> **Text shown**:
Find a Way To Follow!

Wednesday, September 7, 2011

The Dark Side, or the Dork Side?

Ladies and gentlemen, it is time for you to strap in. This is a Dangerboy rant, and that means a stream of expletives will soon issue forth. If you do not like the use of enough F-bombs that a B-52 is required for their transport, it may well be time for you to click the red X. Still with me? Good…here we go.

This sets the tone nicely, I think.

Fuck you, George Lucas. I know that’s a fairly strong statement to use as an opener, but seriously, this guy has gone bonkers. There is a point at which you have GOT to stop tinkering with things that are better left alone.

Like our childhood, dickhead.

Look, I enjoyed some of the adds in the “special editions”. Really. I didn’t bitch too much about the prequels. I put up with the casting of the Sock Puppet. I dealt with said sock puppet replacing Sebastian Shaw in the final shots of Return of the Jedi. I allowed Jar Jar to eclipse C3P0 as the comedic foil in the prequels. I accepted, even though I bitch about it constantly, that “Yub Yub” is gone gone. But goddammit, just stop already.

> **Study material**:

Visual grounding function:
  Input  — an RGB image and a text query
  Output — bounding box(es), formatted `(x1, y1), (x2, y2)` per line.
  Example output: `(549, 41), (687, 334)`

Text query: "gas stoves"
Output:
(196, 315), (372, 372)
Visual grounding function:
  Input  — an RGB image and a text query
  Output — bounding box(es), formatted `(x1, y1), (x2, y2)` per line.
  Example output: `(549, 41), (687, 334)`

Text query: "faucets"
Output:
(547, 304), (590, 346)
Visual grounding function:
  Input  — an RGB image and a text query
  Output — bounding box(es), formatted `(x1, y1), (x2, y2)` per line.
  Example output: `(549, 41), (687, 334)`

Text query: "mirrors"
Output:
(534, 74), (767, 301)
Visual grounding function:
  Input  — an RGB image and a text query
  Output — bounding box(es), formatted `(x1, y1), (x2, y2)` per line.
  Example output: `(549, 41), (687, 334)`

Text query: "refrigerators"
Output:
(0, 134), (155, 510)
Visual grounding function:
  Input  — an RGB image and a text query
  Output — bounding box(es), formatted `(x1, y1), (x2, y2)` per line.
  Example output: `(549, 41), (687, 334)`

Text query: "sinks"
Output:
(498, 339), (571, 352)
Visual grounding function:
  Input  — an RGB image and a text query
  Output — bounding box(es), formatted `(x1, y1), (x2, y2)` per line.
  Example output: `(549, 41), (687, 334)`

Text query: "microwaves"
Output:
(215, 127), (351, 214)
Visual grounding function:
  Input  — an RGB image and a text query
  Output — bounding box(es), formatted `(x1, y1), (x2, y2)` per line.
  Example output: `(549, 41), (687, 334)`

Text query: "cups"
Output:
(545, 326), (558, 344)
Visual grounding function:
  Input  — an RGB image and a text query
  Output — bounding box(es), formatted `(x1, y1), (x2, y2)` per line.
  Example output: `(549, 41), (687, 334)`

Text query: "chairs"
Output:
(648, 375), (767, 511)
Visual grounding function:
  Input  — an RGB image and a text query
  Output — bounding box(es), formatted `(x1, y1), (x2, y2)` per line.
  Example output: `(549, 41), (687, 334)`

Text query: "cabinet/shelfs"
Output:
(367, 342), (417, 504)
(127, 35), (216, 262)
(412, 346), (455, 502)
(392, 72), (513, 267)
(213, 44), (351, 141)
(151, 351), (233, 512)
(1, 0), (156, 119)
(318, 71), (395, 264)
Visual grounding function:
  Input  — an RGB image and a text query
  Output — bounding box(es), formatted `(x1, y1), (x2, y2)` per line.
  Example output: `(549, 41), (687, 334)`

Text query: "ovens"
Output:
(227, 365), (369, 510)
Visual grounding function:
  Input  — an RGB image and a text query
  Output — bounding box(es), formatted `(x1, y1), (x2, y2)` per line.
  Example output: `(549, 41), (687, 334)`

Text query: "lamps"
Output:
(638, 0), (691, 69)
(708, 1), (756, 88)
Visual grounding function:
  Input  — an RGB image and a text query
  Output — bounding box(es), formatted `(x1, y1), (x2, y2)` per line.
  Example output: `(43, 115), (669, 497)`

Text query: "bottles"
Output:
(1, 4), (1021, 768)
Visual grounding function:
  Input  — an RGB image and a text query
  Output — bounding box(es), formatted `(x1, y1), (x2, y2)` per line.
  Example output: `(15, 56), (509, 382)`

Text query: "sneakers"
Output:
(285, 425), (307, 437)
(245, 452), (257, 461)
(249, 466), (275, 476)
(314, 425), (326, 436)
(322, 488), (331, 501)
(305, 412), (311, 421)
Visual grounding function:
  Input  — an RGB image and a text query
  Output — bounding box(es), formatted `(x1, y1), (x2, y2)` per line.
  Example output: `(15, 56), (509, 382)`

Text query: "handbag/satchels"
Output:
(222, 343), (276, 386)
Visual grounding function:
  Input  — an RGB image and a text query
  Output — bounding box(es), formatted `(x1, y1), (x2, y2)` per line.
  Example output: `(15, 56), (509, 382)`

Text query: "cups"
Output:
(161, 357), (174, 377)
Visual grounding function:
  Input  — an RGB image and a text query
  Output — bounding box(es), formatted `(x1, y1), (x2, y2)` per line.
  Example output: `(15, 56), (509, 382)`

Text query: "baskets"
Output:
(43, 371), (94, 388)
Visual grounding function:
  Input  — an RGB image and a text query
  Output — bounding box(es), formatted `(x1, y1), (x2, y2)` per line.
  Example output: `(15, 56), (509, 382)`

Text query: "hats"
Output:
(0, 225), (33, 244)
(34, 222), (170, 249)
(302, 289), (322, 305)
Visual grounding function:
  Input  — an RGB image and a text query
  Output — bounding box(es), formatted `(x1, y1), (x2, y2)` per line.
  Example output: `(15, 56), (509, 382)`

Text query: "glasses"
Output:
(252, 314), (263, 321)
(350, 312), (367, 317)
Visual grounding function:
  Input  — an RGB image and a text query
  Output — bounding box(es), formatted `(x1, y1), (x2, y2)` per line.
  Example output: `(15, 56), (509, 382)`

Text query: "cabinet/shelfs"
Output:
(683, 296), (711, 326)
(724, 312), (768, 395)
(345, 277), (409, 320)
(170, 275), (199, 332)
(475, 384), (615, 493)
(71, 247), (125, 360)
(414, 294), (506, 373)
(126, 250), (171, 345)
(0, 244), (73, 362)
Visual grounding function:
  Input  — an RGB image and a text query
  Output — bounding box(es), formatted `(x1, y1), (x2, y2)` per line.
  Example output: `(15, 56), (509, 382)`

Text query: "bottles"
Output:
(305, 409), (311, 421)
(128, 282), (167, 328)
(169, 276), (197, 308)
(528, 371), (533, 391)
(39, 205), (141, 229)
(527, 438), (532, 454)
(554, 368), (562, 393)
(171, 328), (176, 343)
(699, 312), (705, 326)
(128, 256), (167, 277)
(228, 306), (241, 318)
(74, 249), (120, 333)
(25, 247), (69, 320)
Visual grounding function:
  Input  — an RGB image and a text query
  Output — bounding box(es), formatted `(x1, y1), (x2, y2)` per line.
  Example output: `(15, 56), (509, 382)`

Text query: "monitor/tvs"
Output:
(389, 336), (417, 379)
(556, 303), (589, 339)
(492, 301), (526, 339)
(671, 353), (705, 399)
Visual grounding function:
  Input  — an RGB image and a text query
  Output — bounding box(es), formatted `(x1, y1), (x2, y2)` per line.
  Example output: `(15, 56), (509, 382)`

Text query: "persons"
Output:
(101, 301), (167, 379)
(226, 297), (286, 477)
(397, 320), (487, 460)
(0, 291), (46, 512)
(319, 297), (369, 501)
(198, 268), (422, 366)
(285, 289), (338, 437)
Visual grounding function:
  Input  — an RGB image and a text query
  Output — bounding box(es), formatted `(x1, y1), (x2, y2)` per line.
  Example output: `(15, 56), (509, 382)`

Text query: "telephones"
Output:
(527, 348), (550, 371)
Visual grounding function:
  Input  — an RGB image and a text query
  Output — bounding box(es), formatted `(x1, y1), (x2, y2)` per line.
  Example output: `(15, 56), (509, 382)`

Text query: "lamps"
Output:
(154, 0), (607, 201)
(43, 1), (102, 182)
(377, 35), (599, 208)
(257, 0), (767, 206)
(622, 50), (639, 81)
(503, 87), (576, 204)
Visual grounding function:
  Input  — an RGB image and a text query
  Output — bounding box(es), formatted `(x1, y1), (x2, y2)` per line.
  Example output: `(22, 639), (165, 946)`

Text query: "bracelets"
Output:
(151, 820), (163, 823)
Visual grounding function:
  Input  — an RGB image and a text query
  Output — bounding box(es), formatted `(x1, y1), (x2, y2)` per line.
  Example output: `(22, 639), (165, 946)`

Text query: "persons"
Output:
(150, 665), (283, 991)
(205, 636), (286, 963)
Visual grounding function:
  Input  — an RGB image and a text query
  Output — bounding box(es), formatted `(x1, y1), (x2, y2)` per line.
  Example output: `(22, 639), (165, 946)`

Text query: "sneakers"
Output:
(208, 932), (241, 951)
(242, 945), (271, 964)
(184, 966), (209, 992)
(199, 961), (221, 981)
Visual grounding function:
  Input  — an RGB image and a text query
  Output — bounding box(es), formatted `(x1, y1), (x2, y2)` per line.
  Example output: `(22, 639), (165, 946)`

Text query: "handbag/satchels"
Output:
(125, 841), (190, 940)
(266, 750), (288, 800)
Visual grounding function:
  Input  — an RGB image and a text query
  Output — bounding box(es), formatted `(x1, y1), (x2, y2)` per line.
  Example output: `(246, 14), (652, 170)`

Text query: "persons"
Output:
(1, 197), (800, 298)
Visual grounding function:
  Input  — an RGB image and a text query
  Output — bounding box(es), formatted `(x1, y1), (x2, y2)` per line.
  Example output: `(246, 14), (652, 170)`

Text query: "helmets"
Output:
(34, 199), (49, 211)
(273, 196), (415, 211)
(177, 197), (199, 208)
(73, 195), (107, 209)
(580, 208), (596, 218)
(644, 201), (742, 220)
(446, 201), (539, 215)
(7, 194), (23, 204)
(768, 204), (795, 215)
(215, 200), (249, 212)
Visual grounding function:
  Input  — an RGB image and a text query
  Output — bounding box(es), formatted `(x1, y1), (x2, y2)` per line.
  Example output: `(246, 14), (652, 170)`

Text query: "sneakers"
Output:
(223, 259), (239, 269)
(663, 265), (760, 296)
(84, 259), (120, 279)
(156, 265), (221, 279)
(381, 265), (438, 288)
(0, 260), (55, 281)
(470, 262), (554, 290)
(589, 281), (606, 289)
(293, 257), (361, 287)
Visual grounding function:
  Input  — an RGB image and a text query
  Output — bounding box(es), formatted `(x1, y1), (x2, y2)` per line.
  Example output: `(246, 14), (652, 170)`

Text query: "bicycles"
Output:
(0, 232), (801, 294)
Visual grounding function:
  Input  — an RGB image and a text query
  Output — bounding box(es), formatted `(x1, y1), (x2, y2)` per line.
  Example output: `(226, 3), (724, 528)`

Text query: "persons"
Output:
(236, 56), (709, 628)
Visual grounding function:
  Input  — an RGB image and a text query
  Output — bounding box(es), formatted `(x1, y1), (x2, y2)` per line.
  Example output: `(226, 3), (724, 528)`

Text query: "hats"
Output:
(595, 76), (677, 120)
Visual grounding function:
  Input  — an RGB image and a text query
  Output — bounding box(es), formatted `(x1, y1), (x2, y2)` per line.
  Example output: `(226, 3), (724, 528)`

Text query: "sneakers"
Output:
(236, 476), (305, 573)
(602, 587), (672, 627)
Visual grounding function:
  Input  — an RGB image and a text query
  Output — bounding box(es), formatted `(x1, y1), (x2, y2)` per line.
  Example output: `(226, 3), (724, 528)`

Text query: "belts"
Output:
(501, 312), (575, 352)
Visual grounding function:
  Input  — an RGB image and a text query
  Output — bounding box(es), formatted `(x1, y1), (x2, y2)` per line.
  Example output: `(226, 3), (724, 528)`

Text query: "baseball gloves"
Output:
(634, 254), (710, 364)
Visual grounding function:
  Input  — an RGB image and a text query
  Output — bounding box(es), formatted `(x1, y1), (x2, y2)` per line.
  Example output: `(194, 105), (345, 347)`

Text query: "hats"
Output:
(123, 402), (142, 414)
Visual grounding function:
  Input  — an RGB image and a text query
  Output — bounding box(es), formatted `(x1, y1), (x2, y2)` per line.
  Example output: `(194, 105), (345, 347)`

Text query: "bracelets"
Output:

> **Task list**:
1: According to the rant about George Lucas, whom did the Sock Puppet replace in the final shots of Return of the Jedi?
2: Pick up the rant about George Lucas after its last sentence and keep going in the same voice.
The material that comes after the rant is separate from it.

> **Responses for each task**:
1: Sebastian Shaw

2:
George, you took a fantastic scene where Vader’s silent sacrifice, his mute crisis of conscience played out by brilliant tight shot on the blank mask of evil he had become, and you fucking ruined it by adding the whiny-bitch NOOOOOOOOO (you really wanna click that) that left me hating the end of episode III. Ruined. It.

Seriously, guys? It's called the Dark Side, not the Whiny Bitch Side.

Also, Han shot first, asswipe.

If you’re so hell bent on “fixing” things, why does Luke still yell “Carrie!” when he gets out of the X-Wing? Why does Captain Panaka call Bail Organa “Bail Antilles”? Come on, George, get with your own program! (There was a kerfuffle in explaining the Antilles/Organa goof, too. The official responses are…oddly disturbing.)

Look, I know these are your movies, and so you feel like you can change them willy-nilly and we’ll buy the everloving shit out of them. And you’re not far wrong, except for one little thing. We own them too, now. In our minds, we are a part of the whole Saga, the cheeseheads to your Frostbite Bowl, the kool-aid drinkers in your compound, the ewoks on your Endor.

And we say “Enough.”

This picture doesn't relate to this rant. I just like it.

Moreover, I say it with my wallet. I am not buying the Blue-Ray version, George. Not until DVDs cannot be played anymore. I want my son to watch Vader’s silent dilemma, the way I did. These aren’t the dollars you’re looking for.

Look, man, you made something wonderful. Something amazing. You shaped an entire fucking generation, and that’s no small task. The Force was clearly with you. But understand that you have slid down the path of the Dark Side, and forever will it dominate your destiny. I picture you grasping these Blu-Rays and tossing them down a shaft in the Death Star, redeeming yourself to us, the fans. But, then, you are the guy who made Howard the Duck.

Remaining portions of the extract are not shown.